Eli Lilly amplified its calls on the Food and Drug Administration to crack down on companies making compounded versions of its obesity shot Zepbound, saying Thursday that formulations that include vitamin B12 may be “dangerous” to patients.
Since the FDA declared an end to the shortages that gave compounders cover to sell copycat forms of Zepbound and Novo Nordisk’s Wegovy, these companies have exploited legal loopholes by marketing “personalized” versions containing vitamins or other additives.
In a “public warning” on Thursday, Lilly said its own testing has unearthed potential safety issues in personalized forms of tirzepatide, the active ingredient in Zepbound. According to Lilly, those experiments found “significant levels of an impurity” that results from a chemical reaction between tirzepatide and B12. That impurity is “concerning because nothing is known about its short- or long-term effects in humans,” Lilly added, warning that users “should be aware that they may be using a potentially dangerous product with unknown risks.”
The Indiana-based drugmaker asked the FDA to order a recall of all compounded tirzepatide containing personalized additives, which include other vitamin B and dietary supplements.
“The continued widespread distribution of untested compounded drugs is an unacceptable risk for patients,” Lilly said. “Our testing results of these so-called “personalized” compounded tirzepatide products show they may pose even greater risks to patients than previously known.”
Lilly and Novo have spent billions of dollars boosting their manufacturing capabilities, which has enabled them to better meet the widespread demand for the FDA approved versions of Zepbound and Wegovy. Still, compounders have continued to claim market share, denting sales of both products.

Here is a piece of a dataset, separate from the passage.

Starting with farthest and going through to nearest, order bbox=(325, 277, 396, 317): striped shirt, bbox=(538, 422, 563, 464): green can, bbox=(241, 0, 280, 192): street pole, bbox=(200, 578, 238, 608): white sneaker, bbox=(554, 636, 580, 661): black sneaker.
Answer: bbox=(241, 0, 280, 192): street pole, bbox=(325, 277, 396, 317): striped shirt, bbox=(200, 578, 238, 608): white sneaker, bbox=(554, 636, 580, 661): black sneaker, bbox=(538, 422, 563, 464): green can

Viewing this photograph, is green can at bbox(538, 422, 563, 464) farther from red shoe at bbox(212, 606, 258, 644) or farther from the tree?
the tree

Both companies have taken legal action, headlined by a high-profile battle between Novo and telehealth company Hims & Hers. Last month, Hims & Hers attempted to launch a version of Novo’s Wegovy pill before quickly changing course amid a lawsuit from the Danish company and threats from the FDA. Now, the two companies have negotiated a truce, enabling Hims to sell Novo’s obesity medicines on its platform.
Amid the spat between Hims and Novo, the FDA declared plans to take “decisive steps” against compounders. Lilly praised the effort, and added, “we urgently call on other regulators and law enforcement to do the same.”